I surveyed the room with one of my terminator glances, left to right with cyborg precision. Yup, nobody here looks interesting. This has the potential to be an excruciating event. Holiday time is stressful enough. I don’t want to talk about vacations, or gifts, or crazy families or perfect kids, or money or jobs.  But I said I would mingle. (What was I thinking?!) It occurred to me that I have a veritable arsenal of witty, interesting and somewhat compelling conversation starters depending on my audience. In this case, I immediately ruled out NASCAR, mostly because it’s off season. I ruled out football because I am a Jets fan and well… I am a Jets fan. I ruled out dining, because I often wind up with nothing to say to the health conscious, gluten loathing, palette broken exercise nuts. Music: too subjective. Movies and TV are always an option, until someone has the nerve to say they have never seen Blazing Saddles. So, none of that.
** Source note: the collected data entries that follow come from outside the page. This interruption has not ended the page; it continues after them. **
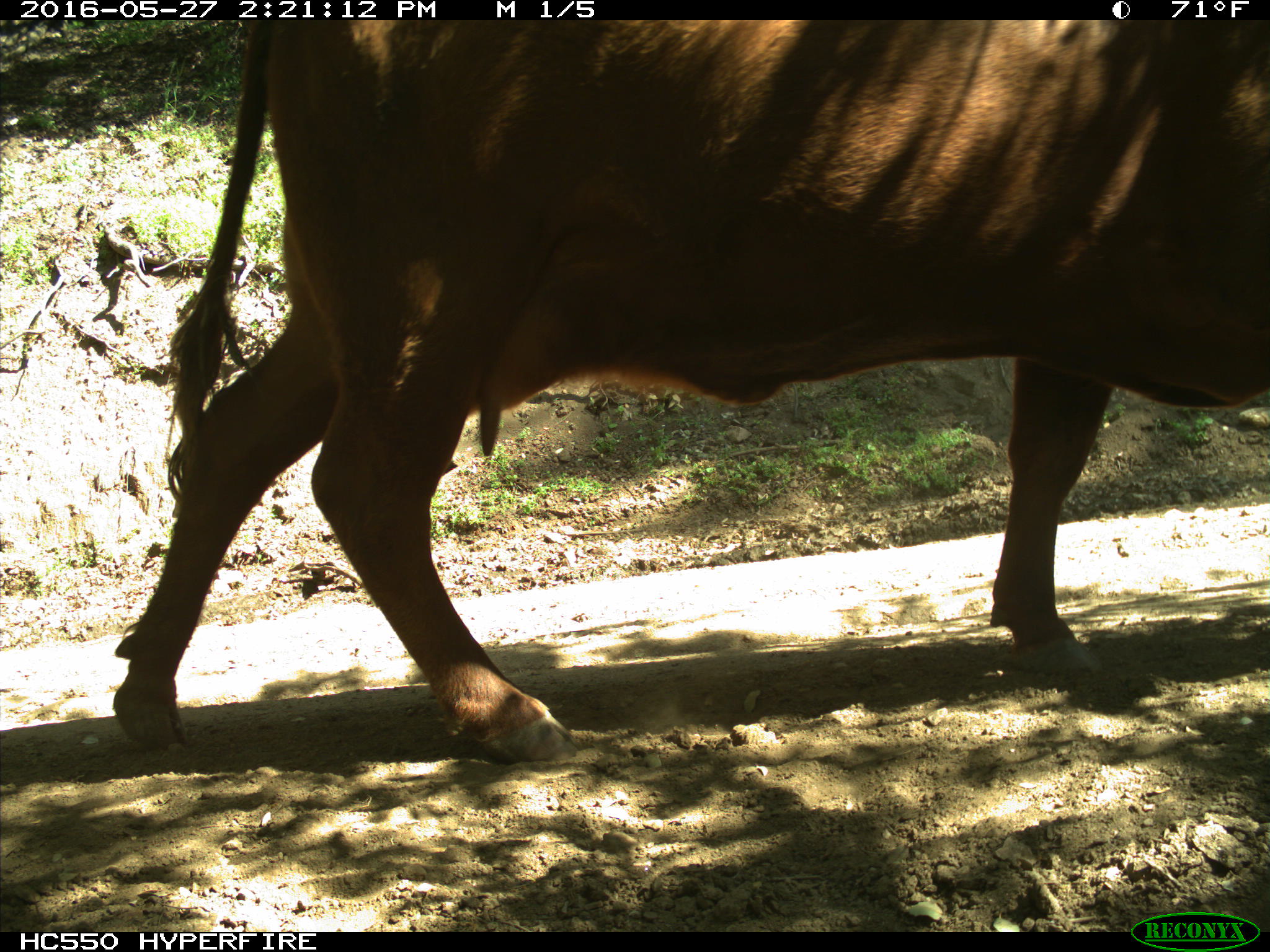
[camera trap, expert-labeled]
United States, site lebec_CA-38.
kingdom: Animalia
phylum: Chordata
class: Mammalia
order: Artiodactyla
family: Bovidae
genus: Bos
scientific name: Bos taurus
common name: domestic cow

What to do! Honestly, synapse firing thoughts and ultimate decision-making takes place in seconds. At the moment I open my mouth to speak, an assembly line of thoughts has passed through my brain.
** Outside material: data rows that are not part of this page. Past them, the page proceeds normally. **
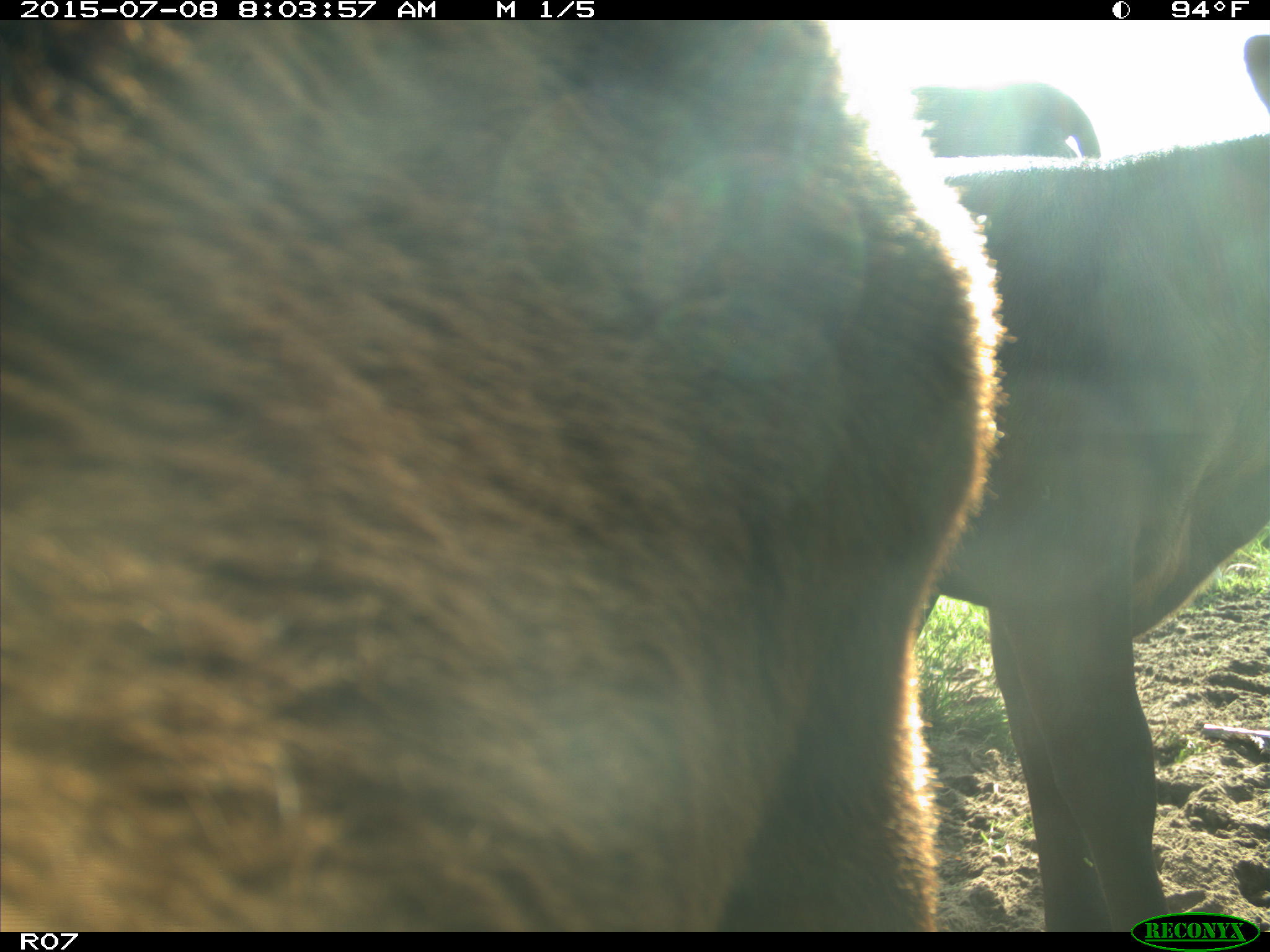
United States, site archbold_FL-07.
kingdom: Animalia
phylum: Chordata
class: Mammalia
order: Artiodactyla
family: Bovidae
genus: Bos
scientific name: Bos taurus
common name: domestic cow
Bos taurus (domestic cow).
I speak. “Pretty cold out, huh?” Yes, with my plethora of knowledge and interests that span from food, to music; politics to literature, sports to Broadway, I settled in on weather. In my defense, I really am a weather fan. Dare I say, a bit of a weather geek? I had to act fast as to not have my new circle of strangers be bored into a holiday party coma. I used words like Derecho and Haboob. I spoke with delight of  the Aurora Borealis, thunderstorms and tornadoes.  I shared information on my abundance of weather apps.  I think they were riveted. (I often imagine stuff, so who knows.) You see, I had an option when I opened my mouth to speak. I had control of what a group of strangers would think of me. I could have been the girl who knows everything about sports, or that chick who no one agrees with on politics, or be that snooty literary chick… maybe even that girl that everyone remembers for her love of broadway. No, I opted, in this instance to be a weather geek. For the record, rooms of strangers you will likely not see again are great for trying out conversation “material”.   🙂
My moment in the sun—pun intended—was brief but satisfying.  As happens with topical conversation, ours veered off and inevitably led to ALL of the conversations I didn’t want to have. The weather in different parts of the globe led to where people were traveling for the holidays, and  that somehow morphed into “winter foods”, and I don’t know how but—oh dear—global warming.  I decided to slip out of the circle of strangers, feeling proud for having partaken in pointless, time killing conversation.  I was a success, in my mind anyway.  Yes, weather is my friend, and as dull as it might seem and contrary to Oscar Wilde—“Conversation about the weather is the last refuge of the unimaginative”—Hogwash!—I can stand proudly when I say I survived a holiday party because of my weather nerdiness. ♥
There is a lesson in here, and it’s not just that when your gut says stay home, you should. It’s that sometimes you can have a blast just trapping people into listening to what YOU love. Maybe that’s not the lesson. Maybe, it’s that everyone has a conversation in them if they speak with enthusiasm about the weather. Maybe not. Does it really matter? I survived, it was fun… the end.